Story #14: On this spot in 1898 Jun Sing operated one of the first Chinese Laundries.
Like many of Portland’s Chinese hand laundries, the ownership of the laundry at 60 India Street changed frequently during its short existence. Between its opening in 1898 and its closure in 1906 that
laundry had three owners. Jun Sing opened it in 1898. Chin Hop owned
it in 1899 and Lonn Hip owned it from 1901 through 1906. I’m not sure
who the owner was in 1900. Typically the laundry’s name was its
Chinese owner’s full name or family name plus the word laundry. Portland had about 20 Chinese hand laundries at this period. Almost all of the 19th and early 20th century Chinese immigrants came from what is now called Guangdong Province, then called Canton, and were Cantonese speakers.
The only direct connection between Portland’s Chinese immigrants and India Street are the two Chinesehand laundries that we there.

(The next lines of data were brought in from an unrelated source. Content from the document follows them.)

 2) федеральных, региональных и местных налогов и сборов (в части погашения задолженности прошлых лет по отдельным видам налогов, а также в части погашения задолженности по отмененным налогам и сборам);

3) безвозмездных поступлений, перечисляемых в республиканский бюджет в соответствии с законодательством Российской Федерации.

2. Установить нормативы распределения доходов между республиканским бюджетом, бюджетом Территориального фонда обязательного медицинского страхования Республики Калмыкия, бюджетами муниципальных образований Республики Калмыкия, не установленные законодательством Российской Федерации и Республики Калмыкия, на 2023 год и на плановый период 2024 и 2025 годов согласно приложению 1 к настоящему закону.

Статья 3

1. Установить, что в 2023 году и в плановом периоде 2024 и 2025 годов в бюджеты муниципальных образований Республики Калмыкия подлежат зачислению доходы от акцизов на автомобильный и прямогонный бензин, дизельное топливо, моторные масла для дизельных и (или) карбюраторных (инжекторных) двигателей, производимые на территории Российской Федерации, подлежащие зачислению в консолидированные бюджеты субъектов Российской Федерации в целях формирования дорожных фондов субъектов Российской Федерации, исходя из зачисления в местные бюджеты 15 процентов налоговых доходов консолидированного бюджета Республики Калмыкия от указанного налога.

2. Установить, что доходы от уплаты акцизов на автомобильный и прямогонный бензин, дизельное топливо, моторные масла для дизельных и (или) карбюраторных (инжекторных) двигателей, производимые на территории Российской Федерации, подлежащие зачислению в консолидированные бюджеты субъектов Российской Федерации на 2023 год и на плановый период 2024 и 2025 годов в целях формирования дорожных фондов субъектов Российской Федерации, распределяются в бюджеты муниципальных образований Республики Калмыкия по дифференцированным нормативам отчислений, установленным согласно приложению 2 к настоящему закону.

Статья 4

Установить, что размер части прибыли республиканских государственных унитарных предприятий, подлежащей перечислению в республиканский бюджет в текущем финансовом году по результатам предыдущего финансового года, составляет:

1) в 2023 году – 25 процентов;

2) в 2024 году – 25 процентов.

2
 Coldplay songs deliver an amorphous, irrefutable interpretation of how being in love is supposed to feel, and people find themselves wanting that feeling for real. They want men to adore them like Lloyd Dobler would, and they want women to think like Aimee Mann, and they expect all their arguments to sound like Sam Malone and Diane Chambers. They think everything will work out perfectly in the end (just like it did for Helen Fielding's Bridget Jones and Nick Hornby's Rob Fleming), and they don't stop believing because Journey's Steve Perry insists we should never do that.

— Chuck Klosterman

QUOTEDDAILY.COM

The laundry at 60 India Street lasted the longest. Laundries and restaurants are stereotypes, but due to racism and other factors those stereotypes are true. Almost all late 19th and early 20th Century Chinese immigrant to Portland worked at those jobs.
Maine’s first known Chinese immigrant, Daniel Cough, stowed away aboard a Maine ship while it was at his home island, Amoy Island, off China’s southeast coast. Ah Foo Fong, came here from Boston in 1860 to work in the Shaw’s tea shop on Exchange St where he was placed to work in the shop’s window. Ar Tee Lam came to Portland about that same time. He was a cigar maker and opened a tobacco store on Exchange St. I suspect that Mr. Lam came to Portland via Cuba. Mr. Lam opened Maine’s first known Chinese restaurant at 1 Custom House Wharf in 1880. My research shows that, after about 1880, most Chinese coming to Maine came here after living for a while on the west coast.
Chinese people who came to the United States after the discovery of gold in California in 1848 spoke of coming to the Gold Mountain (Gam Saan). That term was originally specific to the west coast gold mine areas but is now sometimes used for the U. S. has a whole.